The Great Pianist
This scherzo always fetches the women. I can hear them draw long breaths. That plump girl is getting pale. Well, why shouldn’t she? I suppose I’m about the best pianist she has ever heard—or ever will hear. What people can see in that Hambourg fellow I never could imagine. In Chopin, Schumann, Grieg, you might fairly say he’s pretty good. But it takes an artist to play Beethoven. (He rattles on to the end of the scherzo and there is more applause. Then he dashes into the finale.)
The Dean of the Critics
Too loud! Too loud! It sounds like an ash-cart going down an alley. But what can you expect? Piano-playing is a lost art. Paderewski ruined it.
The Great Pianist
I ought to clear 200,000 marks by this tournee. If it weren’t for those thieving agents and hotelkeepers, I’d make 300,000. Just think of it—twenty-four marks a day for a room! That’s the way these Americans treat a visiting artist! The country is worse than Bulgaria. I was treated better at Bucharest. Well, it won’t last forever.
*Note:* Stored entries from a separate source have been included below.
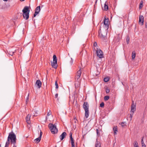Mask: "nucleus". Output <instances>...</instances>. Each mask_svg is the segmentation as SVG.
Instances as JSON below:
<instances>
[{
  "label": "nucleus",
  "instance_id": "9",
  "mask_svg": "<svg viewBox=\"0 0 147 147\" xmlns=\"http://www.w3.org/2000/svg\"><path fill=\"white\" fill-rule=\"evenodd\" d=\"M144 22V18L142 16H140L139 18V23L140 24H141L142 25H143Z\"/></svg>",
  "mask_w": 147,
  "mask_h": 147
},
{
  "label": "nucleus",
  "instance_id": "53",
  "mask_svg": "<svg viewBox=\"0 0 147 147\" xmlns=\"http://www.w3.org/2000/svg\"><path fill=\"white\" fill-rule=\"evenodd\" d=\"M21 1H24V0H21Z\"/></svg>",
  "mask_w": 147,
  "mask_h": 147
},
{
  "label": "nucleus",
  "instance_id": "40",
  "mask_svg": "<svg viewBox=\"0 0 147 147\" xmlns=\"http://www.w3.org/2000/svg\"><path fill=\"white\" fill-rule=\"evenodd\" d=\"M117 40L116 41V42H118L119 41V40L120 38L118 37V36H117Z\"/></svg>",
  "mask_w": 147,
  "mask_h": 147
},
{
  "label": "nucleus",
  "instance_id": "5",
  "mask_svg": "<svg viewBox=\"0 0 147 147\" xmlns=\"http://www.w3.org/2000/svg\"><path fill=\"white\" fill-rule=\"evenodd\" d=\"M109 20L108 19H106V18H105L104 24V26H103L104 29L107 30L109 28Z\"/></svg>",
  "mask_w": 147,
  "mask_h": 147
},
{
  "label": "nucleus",
  "instance_id": "2",
  "mask_svg": "<svg viewBox=\"0 0 147 147\" xmlns=\"http://www.w3.org/2000/svg\"><path fill=\"white\" fill-rule=\"evenodd\" d=\"M23 16L24 18L26 19H28L29 17V13L30 10L29 9L28 7L25 6L22 10Z\"/></svg>",
  "mask_w": 147,
  "mask_h": 147
},
{
  "label": "nucleus",
  "instance_id": "48",
  "mask_svg": "<svg viewBox=\"0 0 147 147\" xmlns=\"http://www.w3.org/2000/svg\"><path fill=\"white\" fill-rule=\"evenodd\" d=\"M142 147H146V146L145 145H144L143 146H142Z\"/></svg>",
  "mask_w": 147,
  "mask_h": 147
},
{
  "label": "nucleus",
  "instance_id": "4",
  "mask_svg": "<svg viewBox=\"0 0 147 147\" xmlns=\"http://www.w3.org/2000/svg\"><path fill=\"white\" fill-rule=\"evenodd\" d=\"M107 30L104 29L102 31L101 29H100L98 31V36L99 37L102 39L105 38L107 34Z\"/></svg>",
  "mask_w": 147,
  "mask_h": 147
},
{
  "label": "nucleus",
  "instance_id": "32",
  "mask_svg": "<svg viewBox=\"0 0 147 147\" xmlns=\"http://www.w3.org/2000/svg\"><path fill=\"white\" fill-rule=\"evenodd\" d=\"M15 52H13V51H9V52L8 53L10 55H11V56H12L13 55V54Z\"/></svg>",
  "mask_w": 147,
  "mask_h": 147
},
{
  "label": "nucleus",
  "instance_id": "3",
  "mask_svg": "<svg viewBox=\"0 0 147 147\" xmlns=\"http://www.w3.org/2000/svg\"><path fill=\"white\" fill-rule=\"evenodd\" d=\"M49 127L53 134H55L58 132V129L55 125L50 123L49 124Z\"/></svg>",
  "mask_w": 147,
  "mask_h": 147
},
{
  "label": "nucleus",
  "instance_id": "13",
  "mask_svg": "<svg viewBox=\"0 0 147 147\" xmlns=\"http://www.w3.org/2000/svg\"><path fill=\"white\" fill-rule=\"evenodd\" d=\"M36 84L38 88H40L41 87L42 83L40 80H38L36 82Z\"/></svg>",
  "mask_w": 147,
  "mask_h": 147
},
{
  "label": "nucleus",
  "instance_id": "1",
  "mask_svg": "<svg viewBox=\"0 0 147 147\" xmlns=\"http://www.w3.org/2000/svg\"><path fill=\"white\" fill-rule=\"evenodd\" d=\"M16 137L14 133L9 134L7 138V140L6 142L5 145L9 146V140H11V142L13 144L16 143Z\"/></svg>",
  "mask_w": 147,
  "mask_h": 147
},
{
  "label": "nucleus",
  "instance_id": "46",
  "mask_svg": "<svg viewBox=\"0 0 147 147\" xmlns=\"http://www.w3.org/2000/svg\"><path fill=\"white\" fill-rule=\"evenodd\" d=\"M145 27L146 28H147V23H146L145 24Z\"/></svg>",
  "mask_w": 147,
  "mask_h": 147
},
{
  "label": "nucleus",
  "instance_id": "37",
  "mask_svg": "<svg viewBox=\"0 0 147 147\" xmlns=\"http://www.w3.org/2000/svg\"><path fill=\"white\" fill-rule=\"evenodd\" d=\"M51 114V111H50V110H49V112H48L47 113V116H49Z\"/></svg>",
  "mask_w": 147,
  "mask_h": 147
},
{
  "label": "nucleus",
  "instance_id": "25",
  "mask_svg": "<svg viewBox=\"0 0 147 147\" xmlns=\"http://www.w3.org/2000/svg\"><path fill=\"white\" fill-rule=\"evenodd\" d=\"M53 61L57 62V59L55 55H54L53 57Z\"/></svg>",
  "mask_w": 147,
  "mask_h": 147
},
{
  "label": "nucleus",
  "instance_id": "6",
  "mask_svg": "<svg viewBox=\"0 0 147 147\" xmlns=\"http://www.w3.org/2000/svg\"><path fill=\"white\" fill-rule=\"evenodd\" d=\"M96 53L97 56L100 58H102L103 57V55L102 54V51L100 49H97L96 51Z\"/></svg>",
  "mask_w": 147,
  "mask_h": 147
},
{
  "label": "nucleus",
  "instance_id": "30",
  "mask_svg": "<svg viewBox=\"0 0 147 147\" xmlns=\"http://www.w3.org/2000/svg\"><path fill=\"white\" fill-rule=\"evenodd\" d=\"M55 88H56V89H58V88H59V86H58V84L57 81H55Z\"/></svg>",
  "mask_w": 147,
  "mask_h": 147
},
{
  "label": "nucleus",
  "instance_id": "21",
  "mask_svg": "<svg viewBox=\"0 0 147 147\" xmlns=\"http://www.w3.org/2000/svg\"><path fill=\"white\" fill-rule=\"evenodd\" d=\"M113 130L114 131V135H116L117 134L116 132L117 131V128L116 126H114L113 128Z\"/></svg>",
  "mask_w": 147,
  "mask_h": 147
},
{
  "label": "nucleus",
  "instance_id": "11",
  "mask_svg": "<svg viewBox=\"0 0 147 147\" xmlns=\"http://www.w3.org/2000/svg\"><path fill=\"white\" fill-rule=\"evenodd\" d=\"M42 132L41 131L40 133V135L39 137L36 139L34 140L36 142V143H38L39 142L40 140L41 139L42 135Z\"/></svg>",
  "mask_w": 147,
  "mask_h": 147
},
{
  "label": "nucleus",
  "instance_id": "43",
  "mask_svg": "<svg viewBox=\"0 0 147 147\" xmlns=\"http://www.w3.org/2000/svg\"><path fill=\"white\" fill-rule=\"evenodd\" d=\"M141 142V143H144V141H143V137L142 138V139Z\"/></svg>",
  "mask_w": 147,
  "mask_h": 147
},
{
  "label": "nucleus",
  "instance_id": "26",
  "mask_svg": "<svg viewBox=\"0 0 147 147\" xmlns=\"http://www.w3.org/2000/svg\"><path fill=\"white\" fill-rule=\"evenodd\" d=\"M134 147H139L138 143L136 141H135L134 144Z\"/></svg>",
  "mask_w": 147,
  "mask_h": 147
},
{
  "label": "nucleus",
  "instance_id": "55",
  "mask_svg": "<svg viewBox=\"0 0 147 147\" xmlns=\"http://www.w3.org/2000/svg\"><path fill=\"white\" fill-rule=\"evenodd\" d=\"M146 14L147 15V13H146Z\"/></svg>",
  "mask_w": 147,
  "mask_h": 147
},
{
  "label": "nucleus",
  "instance_id": "12",
  "mask_svg": "<svg viewBox=\"0 0 147 147\" xmlns=\"http://www.w3.org/2000/svg\"><path fill=\"white\" fill-rule=\"evenodd\" d=\"M51 65L53 68L56 69L57 67V62L54 61L52 62Z\"/></svg>",
  "mask_w": 147,
  "mask_h": 147
},
{
  "label": "nucleus",
  "instance_id": "54",
  "mask_svg": "<svg viewBox=\"0 0 147 147\" xmlns=\"http://www.w3.org/2000/svg\"><path fill=\"white\" fill-rule=\"evenodd\" d=\"M116 38V37L114 39V40H115V38Z\"/></svg>",
  "mask_w": 147,
  "mask_h": 147
},
{
  "label": "nucleus",
  "instance_id": "34",
  "mask_svg": "<svg viewBox=\"0 0 147 147\" xmlns=\"http://www.w3.org/2000/svg\"><path fill=\"white\" fill-rule=\"evenodd\" d=\"M125 122H122L121 123V125L122 127H124L125 125Z\"/></svg>",
  "mask_w": 147,
  "mask_h": 147
},
{
  "label": "nucleus",
  "instance_id": "50",
  "mask_svg": "<svg viewBox=\"0 0 147 147\" xmlns=\"http://www.w3.org/2000/svg\"><path fill=\"white\" fill-rule=\"evenodd\" d=\"M142 146H143L144 145H145L144 143H141Z\"/></svg>",
  "mask_w": 147,
  "mask_h": 147
},
{
  "label": "nucleus",
  "instance_id": "33",
  "mask_svg": "<svg viewBox=\"0 0 147 147\" xmlns=\"http://www.w3.org/2000/svg\"><path fill=\"white\" fill-rule=\"evenodd\" d=\"M104 106V103L103 102H101L100 104V107H103Z\"/></svg>",
  "mask_w": 147,
  "mask_h": 147
},
{
  "label": "nucleus",
  "instance_id": "38",
  "mask_svg": "<svg viewBox=\"0 0 147 147\" xmlns=\"http://www.w3.org/2000/svg\"><path fill=\"white\" fill-rule=\"evenodd\" d=\"M96 133H97V135L98 136L99 135L100 133L99 132V131H98V129H97L96 130Z\"/></svg>",
  "mask_w": 147,
  "mask_h": 147
},
{
  "label": "nucleus",
  "instance_id": "39",
  "mask_svg": "<svg viewBox=\"0 0 147 147\" xmlns=\"http://www.w3.org/2000/svg\"><path fill=\"white\" fill-rule=\"evenodd\" d=\"M93 45L94 46L96 47L97 46V43L96 42H94Z\"/></svg>",
  "mask_w": 147,
  "mask_h": 147
},
{
  "label": "nucleus",
  "instance_id": "36",
  "mask_svg": "<svg viewBox=\"0 0 147 147\" xmlns=\"http://www.w3.org/2000/svg\"><path fill=\"white\" fill-rule=\"evenodd\" d=\"M110 92V90L108 88L106 89V92L107 93H109Z\"/></svg>",
  "mask_w": 147,
  "mask_h": 147
},
{
  "label": "nucleus",
  "instance_id": "17",
  "mask_svg": "<svg viewBox=\"0 0 147 147\" xmlns=\"http://www.w3.org/2000/svg\"><path fill=\"white\" fill-rule=\"evenodd\" d=\"M100 146L101 144L98 141L97 139L95 143V147H100Z\"/></svg>",
  "mask_w": 147,
  "mask_h": 147
},
{
  "label": "nucleus",
  "instance_id": "45",
  "mask_svg": "<svg viewBox=\"0 0 147 147\" xmlns=\"http://www.w3.org/2000/svg\"><path fill=\"white\" fill-rule=\"evenodd\" d=\"M74 122H75V123H76V121H77V120L76 119H75V118H74Z\"/></svg>",
  "mask_w": 147,
  "mask_h": 147
},
{
  "label": "nucleus",
  "instance_id": "47",
  "mask_svg": "<svg viewBox=\"0 0 147 147\" xmlns=\"http://www.w3.org/2000/svg\"><path fill=\"white\" fill-rule=\"evenodd\" d=\"M13 147H16V146L15 145V144H13Z\"/></svg>",
  "mask_w": 147,
  "mask_h": 147
},
{
  "label": "nucleus",
  "instance_id": "15",
  "mask_svg": "<svg viewBox=\"0 0 147 147\" xmlns=\"http://www.w3.org/2000/svg\"><path fill=\"white\" fill-rule=\"evenodd\" d=\"M30 117L31 115L29 114H28L27 115L26 118V121L27 123L28 124H30Z\"/></svg>",
  "mask_w": 147,
  "mask_h": 147
},
{
  "label": "nucleus",
  "instance_id": "29",
  "mask_svg": "<svg viewBox=\"0 0 147 147\" xmlns=\"http://www.w3.org/2000/svg\"><path fill=\"white\" fill-rule=\"evenodd\" d=\"M109 78L108 77L105 78H104V81L105 82H107L109 80Z\"/></svg>",
  "mask_w": 147,
  "mask_h": 147
},
{
  "label": "nucleus",
  "instance_id": "22",
  "mask_svg": "<svg viewBox=\"0 0 147 147\" xmlns=\"http://www.w3.org/2000/svg\"><path fill=\"white\" fill-rule=\"evenodd\" d=\"M81 74V68H80L79 70L78 71L76 76H80Z\"/></svg>",
  "mask_w": 147,
  "mask_h": 147
},
{
  "label": "nucleus",
  "instance_id": "19",
  "mask_svg": "<svg viewBox=\"0 0 147 147\" xmlns=\"http://www.w3.org/2000/svg\"><path fill=\"white\" fill-rule=\"evenodd\" d=\"M85 115L86 118H88L89 116V110H87L85 111Z\"/></svg>",
  "mask_w": 147,
  "mask_h": 147
},
{
  "label": "nucleus",
  "instance_id": "10",
  "mask_svg": "<svg viewBox=\"0 0 147 147\" xmlns=\"http://www.w3.org/2000/svg\"><path fill=\"white\" fill-rule=\"evenodd\" d=\"M134 102L133 101V103ZM136 105H134L133 104L131 105V113H134V111H135L136 109Z\"/></svg>",
  "mask_w": 147,
  "mask_h": 147
},
{
  "label": "nucleus",
  "instance_id": "28",
  "mask_svg": "<svg viewBox=\"0 0 147 147\" xmlns=\"http://www.w3.org/2000/svg\"><path fill=\"white\" fill-rule=\"evenodd\" d=\"M109 98V97L108 96H105L104 98V100L105 101L108 100Z\"/></svg>",
  "mask_w": 147,
  "mask_h": 147
},
{
  "label": "nucleus",
  "instance_id": "41",
  "mask_svg": "<svg viewBox=\"0 0 147 147\" xmlns=\"http://www.w3.org/2000/svg\"><path fill=\"white\" fill-rule=\"evenodd\" d=\"M73 62V60L72 59V58H71V61H70V63H71V65L72 64Z\"/></svg>",
  "mask_w": 147,
  "mask_h": 147
},
{
  "label": "nucleus",
  "instance_id": "52",
  "mask_svg": "<svg viewBox=\"0 0 147 147\" xmlns=\"http://www.w3.org/2000/svg\"><path fill=\"white\" fill-rule=\"evenodd\" d=\"M3 0L4 1H7L8 0Z\"/></svg>",
  "mask_w": 147,
  "mask_h": 147
},
{
  "label": "nucleus",
  "instance_id": "23",
  "mask_svg": "<svg viewBox=\"0 0 147 147\" xmlns=\"http://www.w3.org/2000/svg\"><path fill=\"white\" fill-rule=\"evenodd\" d=\"M136 53L134 51H133L132 53V59H134L136 57Z\"/></svg>",
  "mask_w": 147,
  "mask_h": 147
},
{
  "label": "nucleus",
  "instance_id": "35",
  "mask_svg": "<svg viewBox=\"0 0 147 147\" xmlns=\"http://www.w3.org/2000/svg\"><path fill=\"white\" fill-rule=\"evenodd\" d=\"M133 114H134V113H132V114H131L130 115L129 118L130 119V120H131V119H132V117H133Z\"/></svg>",
  "mask_w": 147,
  "mask_h": 147
},
{
  "label": "nucleus",
  "instance_id": "44",
  "mask_svg": "<svg viewBox=\"0 0 147 147\" xmlns=\"http://www.w3.org/2000/svg\"><path fill=\"white\" fill-rule=\"evenodd\" d=\"M71 147H76L75 146V144H71Z\"/></svg>",
  "mask_w": 147,
  "mask_h": 147
},
{
  "label": "nucleus",
  "instance_id": "8",
  "mask_svg": "<svg viewBox=\"0 0 147 147\" xmlns=\"http://www.w3.org/2000/svg\"><path fill=\"white\" fill-rule=\"evenodd\" d=\"M89 107V105L87 102H84L83 107L85 111L88 110Z\"/></svg>",
  "mask_w": 147,
  "mask_h": 147
},
{
  "label": "nucleus",
  "instance_id": "16",
  "mask_svg": "<svg viewBox=\"0 0 147 147\" xmlns=\"http://www.w3.org/2000/svg\"><path fill=\"white\" fill-rule=\"evenodd\" d=\"M69 137L71 141V144H74V140L72 137V133L71 132H70L69 134Z\"/></svg>",
  "mask_w": 147,
  "mask_h": 147
},
{
  "label": "nucleus",
  "instance_id": "51",
  "mask_svg": "<svg viewBox=\"0 0 147 147\" xmlns=\"http://www.w3.org/2000/svg\"><path fill=\"white\" fill-rule=\"evenodd\" d=\"M5 147H8V146H6V145H5Z\"/></svg>",
  "mask_w": 147,
  "mask_h": 147
},
{
  "label": "nucleus",
  "instance_id": "20",
  "mask_svg": "<svg viewBox=\"0 0 147 147\" xmlns=\"http://www.w3.org/2000/svg\"><path fill=\"white\" fill-rule=\"evenodd\" d=\"M80 82L79 81H76L75 83V86L76 88H78L79 86H80Z\"/></svg>",
  "mask_w": 147,
  "mask_h": 147
},
{
  "label": "nucleus",
  "instance_id": "27",
  "mask_svg": "<svg viewBox=\"0 0 147 147\" xmlns=\"http://www.w3.org/2000/svg\"><path fill=\"white\" fill-rule=\"evenodd\" d=\"M130 38L129 36H127L126 38V42L128 44L129 43Z\"/></svg>",
  "mask_w": 147,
As soon as I get enough of their money they’ll see me no more. Vienna is the place to settle down. A nice studio at fifty marks a month—and the life of a gentleman. What was the name of that little red-cheeked girl at the café in the Franzjosefstrasse—that girl with the gold tooth and the silk stockings? I’ll have to look her up.
The Virgin
What an artist! What a master! What a——
The Married Woman
Has he really suffered, or is it just intuition?